What did you say?

Remember the last time you said something, had it taken as far from your intended meaning as possible, succeeded in horrifying and alienating your audience, and was subsequently shamed and humiliated? In a very public forum? Well, if you have, you never forgot it, right? My shinning moment of misspeaking is now seared into my infernal list of wrongs. As much as I wanted to justify my comment, to explain my choice of words, it was for naught. Deaf ears. And I get it. You screw up, you get what you get. For the subsequent hours, I felt like a politician whose latest sound bite got twisted in the hands of the opposing but very savvy wordsmith into a half truth. Ruha Benjamin, the Associate Professor of African American Studies at Princeton University, said at a recent conference, sticks and stones may break your bones, but words will stay with you for a lifetime. I can attest to that truth. Even your own.

sunrise on the first snow

How do we unravel from the sticky mess of living? Each of us must find a way, or sink, but oh my it’s a tough crawl back to dawn. First, there are all those hours of shame. Yeah, I know I already used that word, but seriously, is there a synonym that is better? Right now my shame is as heavy and perfect as the hole it created. I know that I am extraordinarily lucky because I had shoulders to cry on. Yes, multiple. I did not initially but with time I found the words to unpack my offense. And as I returned to a world filled with people who know me, and still love me, the grip of shame loosened. Here is when the real take-away came for me. My privilege. In love. In circumstance. In all the ways that count at the end of the day. All of it.
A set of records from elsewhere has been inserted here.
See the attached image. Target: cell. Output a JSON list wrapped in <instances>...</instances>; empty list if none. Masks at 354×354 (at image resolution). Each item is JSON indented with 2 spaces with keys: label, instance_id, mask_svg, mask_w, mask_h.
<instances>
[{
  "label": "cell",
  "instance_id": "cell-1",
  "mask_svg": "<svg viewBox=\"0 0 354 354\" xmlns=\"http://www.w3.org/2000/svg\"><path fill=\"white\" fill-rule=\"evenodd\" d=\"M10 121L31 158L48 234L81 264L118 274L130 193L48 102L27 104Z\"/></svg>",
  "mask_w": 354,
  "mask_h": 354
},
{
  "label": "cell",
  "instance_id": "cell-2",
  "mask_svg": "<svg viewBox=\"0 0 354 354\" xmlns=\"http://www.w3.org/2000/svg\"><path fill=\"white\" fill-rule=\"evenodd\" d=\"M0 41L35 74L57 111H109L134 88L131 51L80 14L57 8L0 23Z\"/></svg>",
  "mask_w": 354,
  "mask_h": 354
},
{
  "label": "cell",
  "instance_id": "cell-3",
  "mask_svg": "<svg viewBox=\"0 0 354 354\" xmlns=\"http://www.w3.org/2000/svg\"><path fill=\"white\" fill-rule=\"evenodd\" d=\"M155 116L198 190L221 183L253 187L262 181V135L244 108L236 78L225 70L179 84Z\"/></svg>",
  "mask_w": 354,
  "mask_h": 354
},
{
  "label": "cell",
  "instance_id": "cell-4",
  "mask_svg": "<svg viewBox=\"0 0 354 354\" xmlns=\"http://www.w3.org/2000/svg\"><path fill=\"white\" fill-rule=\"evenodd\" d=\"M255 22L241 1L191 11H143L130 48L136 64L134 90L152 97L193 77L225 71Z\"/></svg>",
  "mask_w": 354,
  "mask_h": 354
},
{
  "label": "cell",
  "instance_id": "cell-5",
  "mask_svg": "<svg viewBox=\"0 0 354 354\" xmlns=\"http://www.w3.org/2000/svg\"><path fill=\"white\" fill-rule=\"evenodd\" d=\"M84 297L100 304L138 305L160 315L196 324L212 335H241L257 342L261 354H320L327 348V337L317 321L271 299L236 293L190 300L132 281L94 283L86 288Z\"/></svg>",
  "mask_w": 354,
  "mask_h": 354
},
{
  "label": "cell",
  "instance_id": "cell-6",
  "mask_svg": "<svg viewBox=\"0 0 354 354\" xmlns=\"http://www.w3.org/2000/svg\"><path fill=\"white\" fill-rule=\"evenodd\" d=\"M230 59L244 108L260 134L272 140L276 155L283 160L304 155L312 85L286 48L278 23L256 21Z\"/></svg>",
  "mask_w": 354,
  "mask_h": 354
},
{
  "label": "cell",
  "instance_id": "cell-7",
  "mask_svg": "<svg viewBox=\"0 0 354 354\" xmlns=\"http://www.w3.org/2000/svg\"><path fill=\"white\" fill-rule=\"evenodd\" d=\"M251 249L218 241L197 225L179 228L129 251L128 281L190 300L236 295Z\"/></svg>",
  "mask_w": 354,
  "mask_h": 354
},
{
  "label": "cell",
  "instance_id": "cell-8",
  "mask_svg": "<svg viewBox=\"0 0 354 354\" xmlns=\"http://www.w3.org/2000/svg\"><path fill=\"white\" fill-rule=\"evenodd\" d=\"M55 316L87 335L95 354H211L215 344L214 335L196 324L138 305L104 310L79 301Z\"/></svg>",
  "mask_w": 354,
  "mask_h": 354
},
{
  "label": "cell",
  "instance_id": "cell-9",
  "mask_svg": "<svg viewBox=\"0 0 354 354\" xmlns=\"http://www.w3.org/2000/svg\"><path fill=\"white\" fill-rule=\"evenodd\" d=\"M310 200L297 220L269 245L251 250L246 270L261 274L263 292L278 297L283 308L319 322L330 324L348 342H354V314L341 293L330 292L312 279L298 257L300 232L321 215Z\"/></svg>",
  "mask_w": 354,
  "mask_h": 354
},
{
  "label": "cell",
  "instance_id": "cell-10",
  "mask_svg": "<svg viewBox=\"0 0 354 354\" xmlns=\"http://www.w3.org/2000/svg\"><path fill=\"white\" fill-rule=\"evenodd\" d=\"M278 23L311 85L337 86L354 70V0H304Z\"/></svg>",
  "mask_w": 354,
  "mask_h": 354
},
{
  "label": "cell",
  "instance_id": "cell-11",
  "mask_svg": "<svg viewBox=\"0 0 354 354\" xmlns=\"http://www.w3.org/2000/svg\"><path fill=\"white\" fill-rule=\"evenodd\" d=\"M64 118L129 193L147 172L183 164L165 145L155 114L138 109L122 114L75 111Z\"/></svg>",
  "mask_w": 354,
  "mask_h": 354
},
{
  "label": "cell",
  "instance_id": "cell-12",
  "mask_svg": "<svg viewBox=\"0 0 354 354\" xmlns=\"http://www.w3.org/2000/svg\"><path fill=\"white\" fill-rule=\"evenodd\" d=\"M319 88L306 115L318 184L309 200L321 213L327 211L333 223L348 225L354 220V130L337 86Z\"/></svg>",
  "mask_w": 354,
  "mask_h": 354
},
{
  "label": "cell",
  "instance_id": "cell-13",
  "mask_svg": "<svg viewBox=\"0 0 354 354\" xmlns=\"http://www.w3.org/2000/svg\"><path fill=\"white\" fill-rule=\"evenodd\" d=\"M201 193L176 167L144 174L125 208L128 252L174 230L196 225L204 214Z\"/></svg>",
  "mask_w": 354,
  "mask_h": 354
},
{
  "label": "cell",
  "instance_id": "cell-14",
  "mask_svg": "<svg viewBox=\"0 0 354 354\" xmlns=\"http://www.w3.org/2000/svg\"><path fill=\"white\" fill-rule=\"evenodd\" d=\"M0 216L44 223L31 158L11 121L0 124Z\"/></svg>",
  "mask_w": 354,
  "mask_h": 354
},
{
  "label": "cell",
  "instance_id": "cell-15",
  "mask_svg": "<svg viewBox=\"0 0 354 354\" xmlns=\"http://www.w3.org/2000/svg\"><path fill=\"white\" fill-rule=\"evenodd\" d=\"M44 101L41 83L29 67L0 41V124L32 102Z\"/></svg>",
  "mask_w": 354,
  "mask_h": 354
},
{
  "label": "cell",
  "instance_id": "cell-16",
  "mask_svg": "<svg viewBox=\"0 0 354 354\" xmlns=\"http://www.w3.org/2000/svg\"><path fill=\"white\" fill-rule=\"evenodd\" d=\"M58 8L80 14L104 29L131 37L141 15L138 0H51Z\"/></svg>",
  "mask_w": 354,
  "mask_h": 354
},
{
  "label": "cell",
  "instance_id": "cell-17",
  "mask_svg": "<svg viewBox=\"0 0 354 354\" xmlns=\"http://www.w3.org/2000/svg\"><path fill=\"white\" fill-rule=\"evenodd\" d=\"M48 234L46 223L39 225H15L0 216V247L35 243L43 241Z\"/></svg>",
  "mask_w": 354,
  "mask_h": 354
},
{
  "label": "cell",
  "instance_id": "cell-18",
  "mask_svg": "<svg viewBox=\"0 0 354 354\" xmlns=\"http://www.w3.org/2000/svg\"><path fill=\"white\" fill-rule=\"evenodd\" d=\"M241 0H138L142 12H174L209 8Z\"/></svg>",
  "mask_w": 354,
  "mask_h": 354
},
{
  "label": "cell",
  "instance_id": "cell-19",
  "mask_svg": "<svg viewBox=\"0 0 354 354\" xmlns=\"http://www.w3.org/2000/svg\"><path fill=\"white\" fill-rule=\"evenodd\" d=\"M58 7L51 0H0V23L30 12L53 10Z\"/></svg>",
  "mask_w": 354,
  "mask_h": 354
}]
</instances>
interior light casting shadows

Words are everything. What of these politicians / producers / men in power who are actually lying about the wrongs they have, allegedly, by scores of women and/or men, committed? What is it that allows for their avid follows to not believe the accusations? To stand fixed like stone in the face of doubt? To instead cast doubt on the sources revealing the ugliness of abuse? Ed Stetzer, an evangelical who holds the Billy Graham Distinguished Chair at Wheaton College, had this insight when asked on Morning Edition about this phenomenon: “It is interesting to note surveys that evangelicals in particular have been much more forgiving, according to surveys, of politicians who commit indiscretions, including those who don’t even apologize.”

Yeah, actually, and what’s fascinating is they didn’t used to be. So before President Trump came along, they were actually much more strict and stern on politicians’ indiscretions. But then they’ve sort of changed their views. I wrote an article about it in Christianity Today entitled “This Is What It Looks Like To Sell Your Soul For A Bowl Of Trump.” I’m not saying that every person who voted for Trump has done that, but if you change your view of ethics in order to support a candidate, that’s the definition of selling out and selling your soul. And I think I understand people who voted one way or the other, but I think you do so with a consistent ethic because that’s what Christianity is. It’s not a political whimI am saying that to change your views on morality in order to support a candidate is deeply troubling.

Heavy words. Morality. Ethics. Souls. They stuck with me. As did Christoper Philips who came to speak to our students this week. “Phillips believes that the process of dialogue and the space of human interaction are good for us as individuals and essential for us as a society. At a time when there are widening rifts between Americans, Phillips encourages us to approach others with greater openness and less fear. His goal is to inspire curiosity and wonder, to nurture self-discovery and democracy” (Philips). His word: civility. Which he demonstrated in our circle talk with about 25 teens.

Tonight, all these splintered ideas spinning from my moment of shame, are feeling linked in language. Perhaps Benjamin, Stetzer and Philips all came into my sphere this week to help me evaluate words? My response? Only questions. Why are we eager to forgive those who are truly transgressing, wearing blinders to keep defending past each new accusation, yet hard on our own humanness, and even worse to those suffering the pangs of abuse and neglect all around us?

Sugar maple stages of Autumn

Personal Lesson #5454545454545454: take a look at my over-served life, if only for a few moments, but long enough to consider lending a hand for the under-served in my day to day. Those who I might overlook, not see or hear clearly, but use assumptions to fill in every blank. Might they not need a shoulder? Might that not build the morality surely lacking in most conversations more concerned with winning instead of listening?